Picture-based spatial questions
---
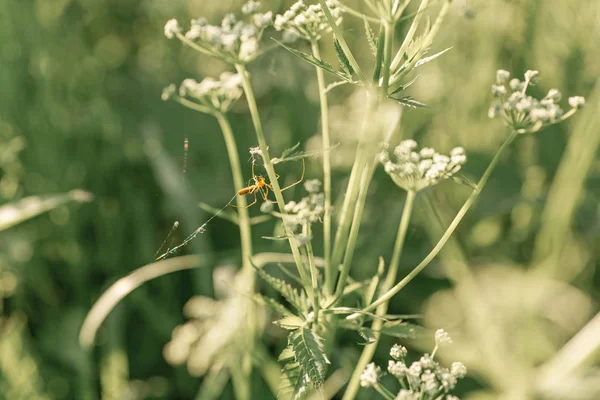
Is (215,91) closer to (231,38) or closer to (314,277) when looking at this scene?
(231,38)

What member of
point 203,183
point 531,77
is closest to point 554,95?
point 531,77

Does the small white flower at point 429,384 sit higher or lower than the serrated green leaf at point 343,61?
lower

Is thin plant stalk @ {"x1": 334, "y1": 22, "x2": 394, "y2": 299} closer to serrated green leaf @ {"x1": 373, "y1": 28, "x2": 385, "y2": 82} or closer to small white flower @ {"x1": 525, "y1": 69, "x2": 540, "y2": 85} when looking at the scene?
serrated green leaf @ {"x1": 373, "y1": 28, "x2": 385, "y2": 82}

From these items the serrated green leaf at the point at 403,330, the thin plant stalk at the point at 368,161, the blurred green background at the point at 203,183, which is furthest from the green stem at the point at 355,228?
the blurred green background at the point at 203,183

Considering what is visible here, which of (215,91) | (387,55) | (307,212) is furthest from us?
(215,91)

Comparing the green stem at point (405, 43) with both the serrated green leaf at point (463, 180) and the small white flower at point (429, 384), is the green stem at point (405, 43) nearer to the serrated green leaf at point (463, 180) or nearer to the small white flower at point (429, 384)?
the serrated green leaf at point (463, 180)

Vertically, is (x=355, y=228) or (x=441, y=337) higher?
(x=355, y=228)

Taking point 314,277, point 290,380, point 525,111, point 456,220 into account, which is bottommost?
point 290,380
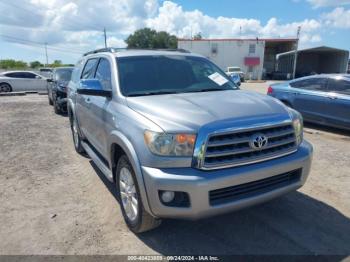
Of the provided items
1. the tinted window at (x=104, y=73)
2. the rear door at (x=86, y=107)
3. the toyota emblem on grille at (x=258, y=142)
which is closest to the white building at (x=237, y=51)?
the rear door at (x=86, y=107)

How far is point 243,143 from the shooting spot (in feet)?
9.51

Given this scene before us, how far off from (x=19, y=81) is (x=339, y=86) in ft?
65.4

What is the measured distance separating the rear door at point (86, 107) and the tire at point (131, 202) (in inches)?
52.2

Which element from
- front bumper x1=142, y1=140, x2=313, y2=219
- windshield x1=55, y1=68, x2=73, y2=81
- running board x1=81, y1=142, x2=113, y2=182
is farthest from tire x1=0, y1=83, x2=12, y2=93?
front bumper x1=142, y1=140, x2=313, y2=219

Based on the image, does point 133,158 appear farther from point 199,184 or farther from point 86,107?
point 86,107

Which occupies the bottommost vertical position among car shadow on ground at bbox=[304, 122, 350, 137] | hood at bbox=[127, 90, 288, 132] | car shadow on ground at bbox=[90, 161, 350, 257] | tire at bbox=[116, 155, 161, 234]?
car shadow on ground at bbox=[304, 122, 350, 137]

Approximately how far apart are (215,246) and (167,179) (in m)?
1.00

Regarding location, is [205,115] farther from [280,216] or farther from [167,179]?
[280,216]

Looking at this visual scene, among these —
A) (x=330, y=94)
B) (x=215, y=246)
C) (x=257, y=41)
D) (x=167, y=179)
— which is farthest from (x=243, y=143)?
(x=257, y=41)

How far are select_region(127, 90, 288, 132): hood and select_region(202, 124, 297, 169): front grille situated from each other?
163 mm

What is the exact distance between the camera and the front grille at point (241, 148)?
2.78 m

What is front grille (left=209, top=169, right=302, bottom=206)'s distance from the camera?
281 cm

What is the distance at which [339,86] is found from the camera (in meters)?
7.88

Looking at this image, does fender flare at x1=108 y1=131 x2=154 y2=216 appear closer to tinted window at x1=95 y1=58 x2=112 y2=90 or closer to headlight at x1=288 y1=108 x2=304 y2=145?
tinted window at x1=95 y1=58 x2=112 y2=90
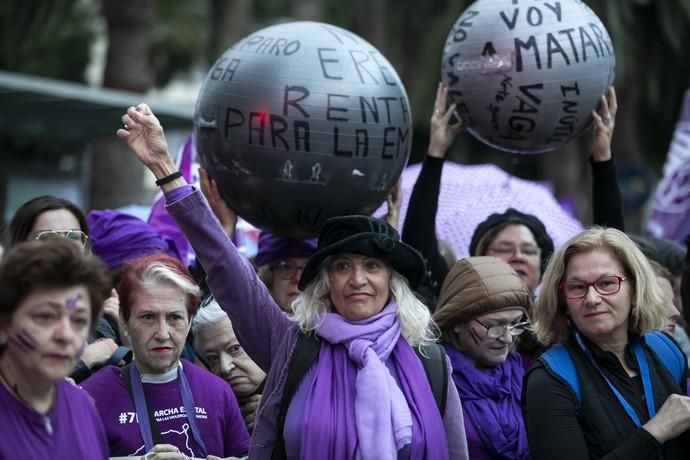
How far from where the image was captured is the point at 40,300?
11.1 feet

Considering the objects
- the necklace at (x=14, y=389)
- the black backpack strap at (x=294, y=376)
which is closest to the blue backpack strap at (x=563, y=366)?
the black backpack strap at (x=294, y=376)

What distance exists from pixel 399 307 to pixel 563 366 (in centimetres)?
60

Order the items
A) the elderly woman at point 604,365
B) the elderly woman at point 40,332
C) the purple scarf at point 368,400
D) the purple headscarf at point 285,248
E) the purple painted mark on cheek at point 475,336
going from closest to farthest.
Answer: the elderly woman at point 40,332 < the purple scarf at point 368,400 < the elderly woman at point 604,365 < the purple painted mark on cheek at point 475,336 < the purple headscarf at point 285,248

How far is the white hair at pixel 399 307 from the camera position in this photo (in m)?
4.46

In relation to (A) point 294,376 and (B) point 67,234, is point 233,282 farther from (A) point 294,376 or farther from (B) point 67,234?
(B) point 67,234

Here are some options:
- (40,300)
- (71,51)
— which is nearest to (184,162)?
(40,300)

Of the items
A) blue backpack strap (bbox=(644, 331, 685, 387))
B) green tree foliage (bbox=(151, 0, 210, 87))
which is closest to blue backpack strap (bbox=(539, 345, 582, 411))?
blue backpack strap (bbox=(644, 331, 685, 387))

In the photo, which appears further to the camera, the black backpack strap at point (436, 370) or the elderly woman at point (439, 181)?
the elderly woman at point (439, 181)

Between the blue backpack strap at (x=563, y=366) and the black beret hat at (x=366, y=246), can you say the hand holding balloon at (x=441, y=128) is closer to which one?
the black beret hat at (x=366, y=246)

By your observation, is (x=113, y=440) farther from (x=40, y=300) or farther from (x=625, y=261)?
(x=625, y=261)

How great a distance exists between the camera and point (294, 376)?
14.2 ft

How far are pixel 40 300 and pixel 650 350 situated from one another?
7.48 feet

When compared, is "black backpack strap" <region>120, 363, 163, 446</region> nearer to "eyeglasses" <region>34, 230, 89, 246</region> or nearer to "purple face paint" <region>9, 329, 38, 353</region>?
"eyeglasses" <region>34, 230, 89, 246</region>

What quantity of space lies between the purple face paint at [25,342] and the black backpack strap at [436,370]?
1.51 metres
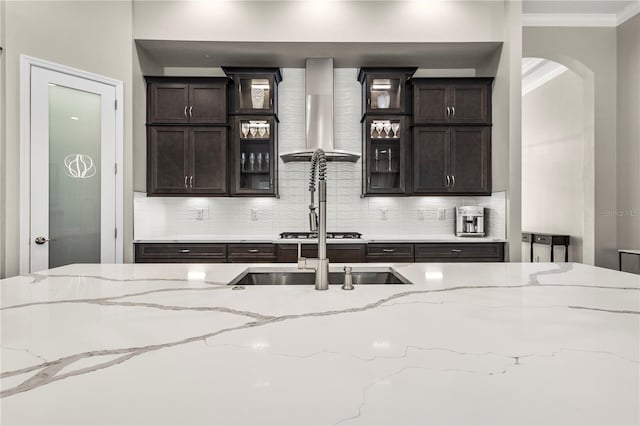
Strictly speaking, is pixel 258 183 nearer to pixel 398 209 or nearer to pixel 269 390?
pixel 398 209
---
* To do: Reproduce the data above verbatim from start to finish, omitting the pictures.

* Result:
Is (215,91) closer to (231,38) or closer to (314,277) when looking at this scene?
(231,38)

What member of
point 203,183
point 531,77
is closest to point 554,95?
point 531,77

Does the small white flower at point 429,384 sit higher or lower than the serrated green leaf at point 343,61?
lower

Is thin plant stalk @ {"x1": 334, "y1": 22, "x2": 394, "y2": 299} closer to serrated green leaf @ {"x1": 373, "y1": 28, "x2": 385, "y2": 82} or closer to small white flower @ {"x1": 525, "y1": 69, "x2": 540, "y2": 85} when looking at the scene?
serrated green leaf @ {"x1": 373, "y1": 28, "x2": 385, "y2": 82}

From these items the serrated green leaf at the point at 403,330, the thin plant stalk at the point at 368,161, the blurred green background at the point at 203,183, which is furthest from the green stem at the point at 355,228?
the blurred green background at the point at 203,183

Considering what is visible here, which of (215,91) | (387,55) | (307,212) is furthest from us?
(215,91)

Comparing the green stem at point (405, 43) with both the serrated green leaf at point (463, 180) and the small white flower at point (429, 384), is the green stem at point (405, 43) nearer to the serrated green leaf at point (463, 180) or nearer to the small white flower at point (429, 384)?
the serrated green leaf at point (463, 180)

Vertically, is (x=355, y=228) or (x=441, y=337) higher?
(x=355, y=228)

Taking point 314,277, point 290,380, point 525,111, point 456,220 into account, which is bottommost?
point 290,380
Of the provided items
1. the tinted window at (x=104, y=73)
2. the rear door at (x=86, y=107)
3. the toyota emblem on grille at (x=258, y=142)
which is closest to the white building at (x=237, y=51)?
the rear door at (x=86, y=107)

How far is point 243,143 from the shooting spot (in feet)?
9.51

Given this scene before us, how far off from (x=19, y=81) is (x=339, y=86) in ft?
65.4

What is the measured distance separating the rear door at point (86, 107) and the tire at point (131, 202) (in inches)?
52.2

Which element from
- front bumper x1=142, y1=140, x2=313, y2=219
- windshield x1=55, y1=68, x2=73, y2=81
- running board x1=81, y1=142, x2=113, y2=182
is farthest from tire x1=0, y1=83, x2=12, y2=93?
front bumper x1=142, y1=140, x2=313, y2=219

Based on the image, does point 133,158 appear farther from point 199,184 or farther from point 86,107?
point 86,107

Which occupies the bottommost vertical position among car shadow on ground at bbox=[304, 122, 350, 137] | hood at bbox=[127, 90, 288, 132] | car shadow on ground at bbox=[90, 161, 350, 257] | tire at bbox=[116, 155, 161, 234]?
car shadow on ground at bbox=[304, 122, 350, 137]

Approximately how far apart are (215,246) and (167,179) (in m)?
1.00

Regarding location, is [205,115] farther from [280,216] or farther from [167,179]?
[280,216]

Looking at this visual scene, among these —
A) (x=330, y=94)
B) (x=215, y=246)
C) (x=257, y=41)
D) (x=167, y=179)
— which is farthest from (x=243, y=143)?
(x=257, y=41)

How far are select_region(127, 90, 288, 132): hood and select_region(202, 124, 297, 169): front grille situated from each other?
163 mm

What is the exact distance between the camera and the front grille at point (241, 148)?
2.78 m

What is front grille (left=209, top=169, right=302, bottom=206)'s distance from the camera?
281 cm

What is the distance at which [339,86] is found from the camera (in meters)?
7.88

Looking at this image, does fender flare at x1=108 y1=131 x2=154 y2=216 appear closer to tinted window at x1=95 y1=58 x2=112 y2=90 or closer to headlight at x1=288 y1=108 x2=304 y2=145?
tinted window at x1=95 y1=58 x2=112 y2=90
How far from where the image was captured is the point at 40,300?
11.1 feet

Considering the objects
- the necklace at (x=14, y=389)
- the black backpack strap at (x=294, y=376)
which is closest to the blue backpack strap at (x=563, y=366)?
the black backpack strap at (x=294, y=376)

What distance exists from pixel 399 307 to pixel 563 366 (in centimetres)?
60

Order the items
A) the elderly woman at point 604,365
B) the elderly woman at point 40,332
C) the purple scarf at point 368,400
D) the purple headscarf at point 285,248
E) the purple painted mark on cheek at point 475,336
going from closest to farthest.
Answer: the elderly woman at point 40,332 < the purple scarf at point 368,400 < the elderly woman at point 604,365 < the purple painted mark on cheek at point 475,336 < the purple headscarf at point 285,248

How far is the white hair at pixel 399 307 from the camera position in this photo (in m)?
4.46

In relation to (A) point 294,376 and (B) point 67,234, is point 233,282 farther from (A) point 294,376 or farther from (B) point 67,234?
(B) point 67,234

Here are some options:
- (40,300)
- (71,51)
— which is nearest to (184,162)?
(40,300)

Of the items
A) blue backpack strap (bbox=(644, 331, 685, 387))
B) green tree foliage (bbox=(151, 0, 210, 87))
which is closest to blue backpack strap (bbox=(539, 345, 582, 411))?
blue backpack strap (bbox=(644, 331, 685, 387))

In the photo, which appears further to the camera, the black backpack strap at point (436, 370) or the elderly woman at point (439, 181)?
the elderly woman at point (439, 181)

Between the blue backpack strap at (x=563, y=366) and the black beret hat at (x=366, y=246), can you say the hand holding balloon at (x=441, y=128) is closer to which one?
the black beret hat at (x=366, y=246)

By your observation, is (x=113, y=440) farther from (x=40, y=300) or farther from (x=625, y=261)?
(x=625, y=261)

How great a distance exists between the camera and point (294, 376)?
14.2 ft

How far are pixel 40 300 and pixel 650 350 situated from one another?
7.48 feet

When compared, is "black backpack strap" <region>120, 363, 163, 446</region> nearer to "eyeglasses" <region>34, 230, 89, 246</region> or nearer to "purple face paint" <region>9, 329, 38, 353</region>?
"eyeglasses" <region>34, 230, 89, 246</region>

What quantity of space lies between the purple face paint at [25,342] and the black backpack strap at [436,370]?
1.51 metres
Strictly speaking, is pixel 258 183 nearer to pixel 398 209 or nearer to pixel 269 390?
pixel 398 209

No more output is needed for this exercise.